Approximately 43.5 million Americans are unpaid caregivers, usually for an elderly family member or a child. The estimated monetary value of those services is about $470 billion and rising, as the share of adults age 65 and older is expected to increase (from 15 percent of the U.S. population to 24 percent by 2060). At the same time, the share expected to live in nursing homes or similar facilities is expected to decline — meaning a rise in unpaid family caregivers.
Democratic presidential nominee Hillary Clinton has proposed creating a $6,000 tax credit for caregivers and expanding caregivers’ Social Security benefits. The congressional bill that comes closest to Clinton’s proposal is H.R. 3377 and S. 2721, the Social Security Caregiver Credit Act.
What it does
Introduced by Rep. Nita Lowey (D-NY17) and Sen. Chris Murphy (D-CT), the bill would provide caregivers a Social Security earnings credit when they take unpaid time off from their employment to provide care, whether by leaving their jobs or reducing their hours. The credit would be added to earnings to calculate future Social Security benefits for the caregiver’s retirement.
How much the credit would be worth depend both on the number of hours spent caregiving and the amount of outside income earned. Lowey’s press release announcing the bill gave an example: “Someone who is a full-time caregiver would receive a credit worth around $22,000 a year, while someone who is able to work and earns $33,000 would receive a credit worth around $5,500. It phases out when the caregiver makes more than the average national earnings.”
What supporters say
Supporters argue that the bill is a necessary piece of financial assistance to help those who sacrifice themselves to help others, especially as the number of caregivers is expected to increase over the coming years and decades.

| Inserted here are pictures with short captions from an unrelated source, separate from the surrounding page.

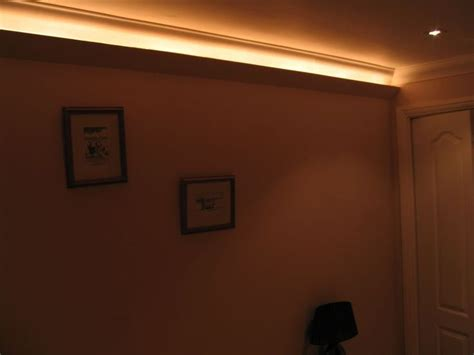 crown molding with lighting effects 89 best images about crown molding with light on pinterest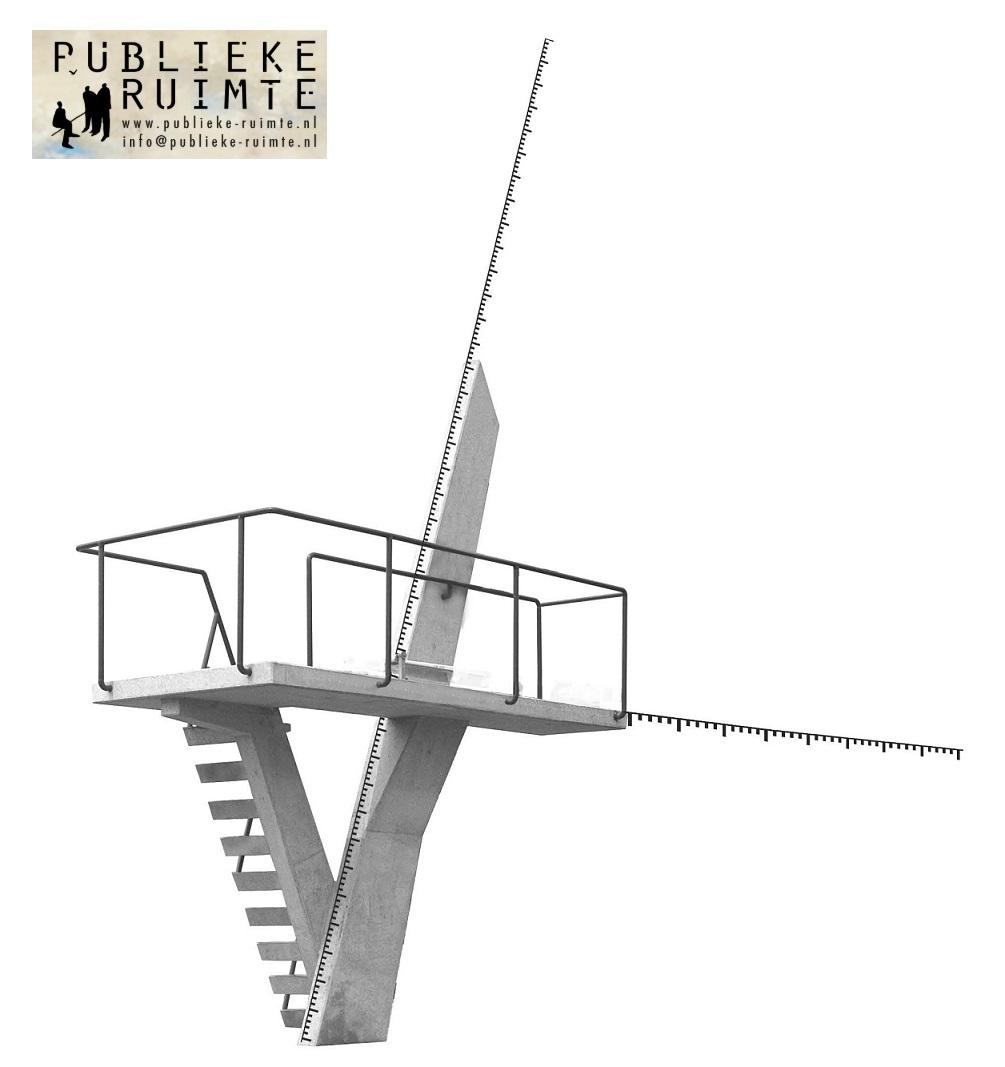 Uitkijktoren-03 met logo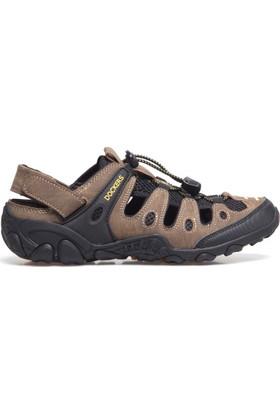 Dockers Erkek Ayakkabı 216504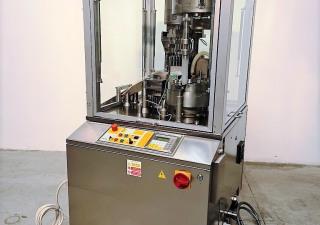 IMA Mod. ZANASI 40 E - Capsule Filler used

“Sacrificing a paycheck to care for a loved one shouldn’t jeopardize a secure and enjoyable retirement.,” lead House sponsor Lowey said in a press release. “This would be particularly helpful for women, who make up 66 percent of unpaid caregivers who, on average, lose $324,000 in wages and retirement benefits in their lifetime.”

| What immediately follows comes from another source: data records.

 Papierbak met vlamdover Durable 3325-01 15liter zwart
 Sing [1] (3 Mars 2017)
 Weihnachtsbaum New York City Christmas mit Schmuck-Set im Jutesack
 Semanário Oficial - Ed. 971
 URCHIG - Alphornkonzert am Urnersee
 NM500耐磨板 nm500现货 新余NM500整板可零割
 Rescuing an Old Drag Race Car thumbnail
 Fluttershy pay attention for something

“People who care for loved ones deserve our gratitude. Penalizing caregivers by docking the Social Security benefits they count on is backwards.,” lead Senate sponsor Murphy said in his own press release.
What opponents say
GovTrack Insider was unable to locate any direct statements of opposition. While the House bill has attracted 61 co-sponsors, they are all Democrats. Republicans generally oppose new spending measures, and Clinton’s version proposed on the campaign trail would cost an estimated $10 billion — and that’s according to her own campaign, with campaigns often underestimating costs for their proposed policies. (The congressional version has not yet been scored by the Congressional Budget Office.)
Republicans also generally oppose further complicating the tax code as Speaker Paul Ryan leads the charge to drastically simplify it.
Odds of passage
The Senate bill has attracted one other cosponsor, Sen. Bernie Sanders (I-VT), although the Senate version was also introduced six months later than the House version. That version has not yet received a vote in the Senate Finance Committee.
The House bill has not yet received a vote in the House Ways and Means Committee. A version has been introduced in every Congress since at least 2002, but has yet to receive a vote.